Ahlat şehrinden kalan maddi kültür eserlerine baktığımız zaman,
Türklerin Anadolu'ya geldiklerinde yüksek bir yerleşik kültür geçmişine sahip
olduklarını bu şehirden kalan eserlerden anlayabiliriz. Çünkü Türklerin
Anadolu'ya girdikten sonra yerleştikleri ilk yerleşim yerlerinden birisi de
Ahlattır. Ortaçağın en önemli ilim, kültür ve ticaret merkezlerinden birisi
konumunda bulunan şehir maalesef Harzemşah hükümdarı Celaleddin Mengübirti
tarafından yağmalanmıştır. Çünkü Celaleddin Mengübirti Harzemşah tahtına
oturduktan kısa bir süre sonra Erzurum ve Erzincan gibi Doğu Anadolu ve Ahlat
üzerinde hak iddia etmeye başlamıştır. Selçuklular, Eyyubiler ve Harzemşahlar
arasında sıkışan bu güzelim şehir önce Harzemlerin daha sonra Moğolların
saldırısına direnememiştir. Celaleddin Harzemşah Alaaddin Keykubat'ın ısrarlı
barış çağrılarına kulak vermemiş ve Ahlat’ı şiddetli kışa rağmen sekiz ay
kuşatmıştır. Bu sürede açlıktan insanlar bir deri bir kemik kalmışlar, yiyecek
kedi ve köpek bile bulamaz olmuşlardı. Açlıktan bir deri bir kemik kalan oğlunu
babası tanıyamamıştır. Ahlat’a Celaleddin’in yaptığını Moğolların bile
yapmadığını kaynaklar yazar. O güzelim şehir Celaleddin Harzemşahın hırsı
yüzünden mahvolmuştur.
Selçuklular bölgeye hakim olduktan sonra Ahlat şehri bir nebze
olsun yaralarını sarabilmiştir. Çünkü Alaaddin Keykubat Ahlat’ı eski ününe
kavuşturmak için komutanlarından Kemaleddin Kamyar’ı görevlendirmiş ve doğunun
incisi Ahlat, 1232’nin baharında Selçuklu egemenliğine alındıktan sonra eski
ününe tekrar kavuşmuştur. Fakat bu sefer Moğollar akın akın Anadolu'ya
girmişler ve Ahlat şehrini de yağmalamışlardır. Bugün on binleri bulan Ahlat
mezar taşları önemli bir kültür hazinesidir. Anadolu'nun tapusu konumundadır.

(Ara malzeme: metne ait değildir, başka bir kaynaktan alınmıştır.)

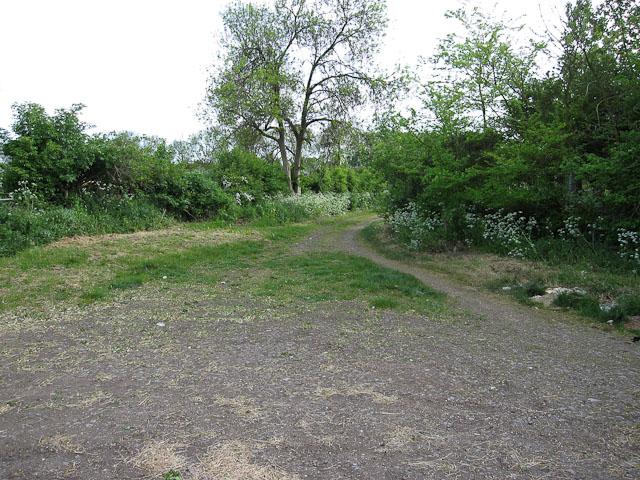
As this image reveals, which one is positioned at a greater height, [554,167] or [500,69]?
[500,69]

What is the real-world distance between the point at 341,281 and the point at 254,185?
14.5 metres

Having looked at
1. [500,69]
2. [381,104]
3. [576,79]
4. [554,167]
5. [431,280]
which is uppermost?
[381,104]

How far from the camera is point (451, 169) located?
1091 cm

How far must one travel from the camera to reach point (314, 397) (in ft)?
11.2

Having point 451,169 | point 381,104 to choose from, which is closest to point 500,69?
point 451,169

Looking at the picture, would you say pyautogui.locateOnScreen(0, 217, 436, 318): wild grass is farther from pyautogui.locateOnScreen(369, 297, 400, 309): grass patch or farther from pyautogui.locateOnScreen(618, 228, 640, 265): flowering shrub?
pyautogui.locateOnScreen(618, 228, 640, 265): flowering shrub

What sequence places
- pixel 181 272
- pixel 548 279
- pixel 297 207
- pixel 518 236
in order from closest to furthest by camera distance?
pixel 548 279
pixel 181 272
pixel 518 236
pixel 297 207

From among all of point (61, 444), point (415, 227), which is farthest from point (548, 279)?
point (61, 444)

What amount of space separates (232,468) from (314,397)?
105 centimetres

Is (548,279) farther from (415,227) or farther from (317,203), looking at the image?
(317,203)

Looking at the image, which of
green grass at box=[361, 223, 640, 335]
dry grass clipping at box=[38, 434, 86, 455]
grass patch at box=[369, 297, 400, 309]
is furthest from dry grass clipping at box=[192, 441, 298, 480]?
green grass at box=[361, 223, 640, 335]

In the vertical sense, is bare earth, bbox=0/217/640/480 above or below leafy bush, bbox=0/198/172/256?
below

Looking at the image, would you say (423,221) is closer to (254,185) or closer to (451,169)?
(451,169)

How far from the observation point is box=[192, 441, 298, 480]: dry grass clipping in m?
2.40
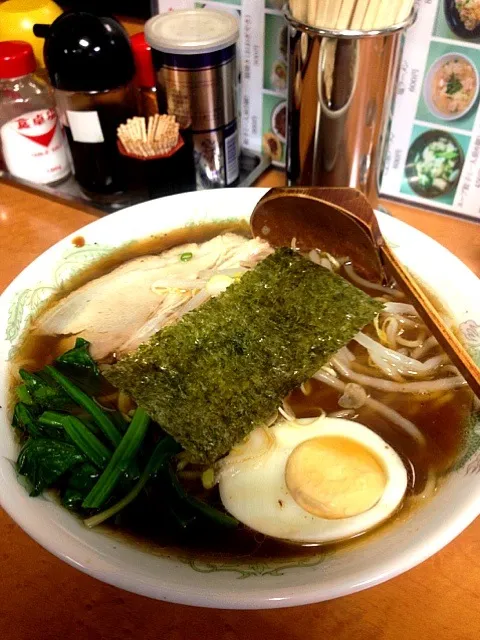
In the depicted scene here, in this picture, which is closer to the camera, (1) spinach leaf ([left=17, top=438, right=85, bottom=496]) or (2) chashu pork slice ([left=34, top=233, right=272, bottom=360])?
(1) spinach leaf ([left=17, top=438, right=85, bottom=496])

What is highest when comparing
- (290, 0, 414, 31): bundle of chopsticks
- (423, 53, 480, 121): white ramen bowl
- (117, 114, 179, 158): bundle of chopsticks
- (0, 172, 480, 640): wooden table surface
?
(290, 0, 414, 31): bundle of chopsticks

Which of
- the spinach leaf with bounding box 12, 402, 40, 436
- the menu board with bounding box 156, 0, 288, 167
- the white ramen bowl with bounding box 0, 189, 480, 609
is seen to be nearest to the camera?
the white ramen bowl with bounding box 0, 189, 480, 609

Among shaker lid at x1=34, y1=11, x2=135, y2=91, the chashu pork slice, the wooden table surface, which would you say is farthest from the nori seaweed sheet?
shaker lid at x1=34, y1=11, x2=135, y2=91

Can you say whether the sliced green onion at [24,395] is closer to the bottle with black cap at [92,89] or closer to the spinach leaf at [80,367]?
the spinach leaf at [80,367]

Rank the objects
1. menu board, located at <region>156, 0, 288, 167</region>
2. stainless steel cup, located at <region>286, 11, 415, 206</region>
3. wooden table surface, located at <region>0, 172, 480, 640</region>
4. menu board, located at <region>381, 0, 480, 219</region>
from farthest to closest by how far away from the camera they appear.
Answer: menu board, located at <region>156, 0, 288, 167</region> → menu board, located at <region>381, 0, 480, 219</region> → stainless steel cup, located at <region>286, 11, 415, 206</region> → wooden table surface, located at <region>0, 172, 480, 640</region>

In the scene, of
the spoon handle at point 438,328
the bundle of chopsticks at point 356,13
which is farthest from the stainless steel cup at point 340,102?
the spoon handle at point 438,328

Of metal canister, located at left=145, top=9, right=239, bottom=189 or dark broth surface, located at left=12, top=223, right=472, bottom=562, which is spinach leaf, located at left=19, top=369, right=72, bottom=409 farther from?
metal canister, located at left=145, top=9, right=239, bottom=189

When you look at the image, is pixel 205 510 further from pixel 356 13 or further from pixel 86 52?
pixel 86 52
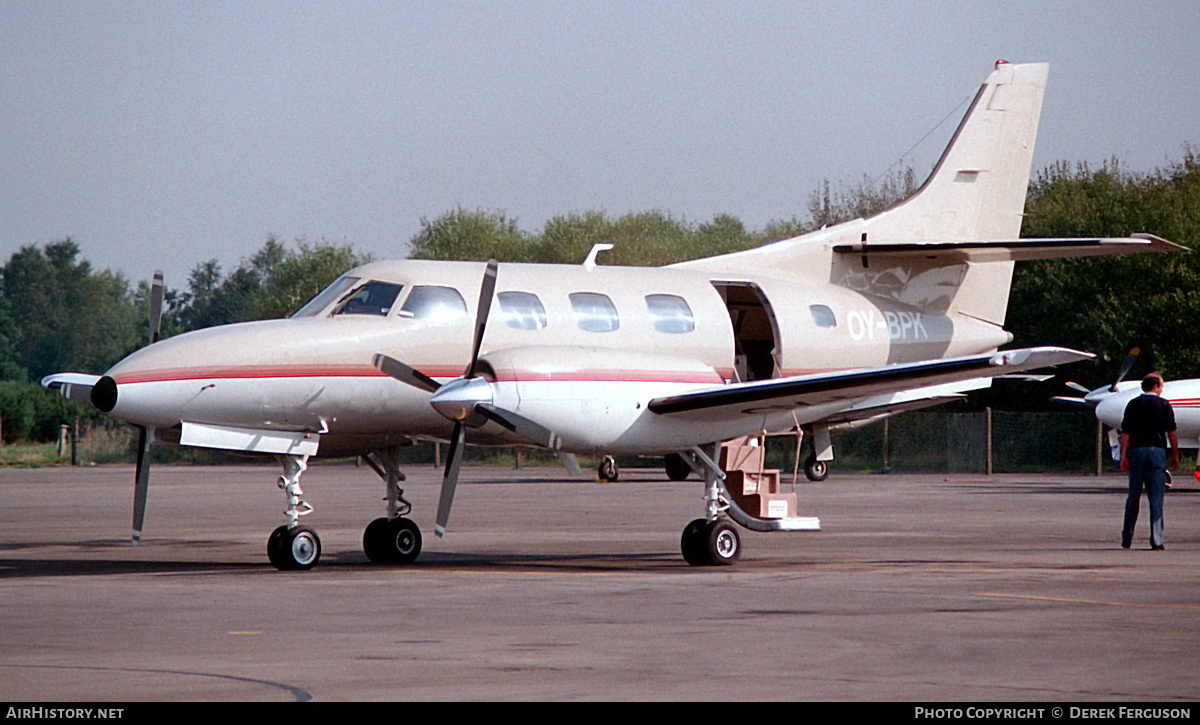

Buralarda zamanında kimlerin yaşadığının ölümsüz tanıklarıdır. Ahlat tarihi
zenginliğinin yanı sıra Van Gölüne sınır olması nedeniyle önemli bir turizm
potansiyeli de vardır. Aynı zamanda Doğu ve Batı yönünde bir kavşak
noktasındadır. Kâtib Çelebi Ahlat’ın elma ve kaysısı meşhur bağlık bahçelik bir
şehir olduğunu kaydeder; 1655 yılında Ahlat’a uğrayan ve şehir hakkında geniş
bilgi veren Evliya Çelebi de Van gölünde tutulan balıkların Acem tüccarlarına
satıldığını ve elde edilen parayla da Van çevresinde görevli askerlerin
ulûfelerinin karşılandığını söyler[1].
[1] Faruk Sümer, “Ahlat”, DİA, C, 2, s. 19.